(Extracted data entries)
**********
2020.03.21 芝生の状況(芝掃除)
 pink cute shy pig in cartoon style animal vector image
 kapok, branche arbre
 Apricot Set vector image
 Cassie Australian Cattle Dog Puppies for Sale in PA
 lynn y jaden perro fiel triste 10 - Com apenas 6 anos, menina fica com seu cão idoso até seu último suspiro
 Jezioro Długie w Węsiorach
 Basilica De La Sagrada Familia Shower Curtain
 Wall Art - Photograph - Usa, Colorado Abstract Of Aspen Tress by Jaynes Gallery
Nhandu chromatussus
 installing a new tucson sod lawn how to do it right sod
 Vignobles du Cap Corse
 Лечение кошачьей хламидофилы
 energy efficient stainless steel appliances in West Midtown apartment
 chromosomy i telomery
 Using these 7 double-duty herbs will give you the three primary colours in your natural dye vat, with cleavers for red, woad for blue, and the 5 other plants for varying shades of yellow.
**********
*Prompt*. Restate word for word the lines above, beginning with the one that contains "energy efficient stainless" and ending with the last line.

*Result of the task*.
 energy efficient stainless steel appliances in West Midtown apartment
 chromosomy i telomery
 Using these 7 double-duty herbs will give you the three primary colours in your natural dye vat, with cleavers for red, woad for blue, and the 5 other plants for varying shades of yellow.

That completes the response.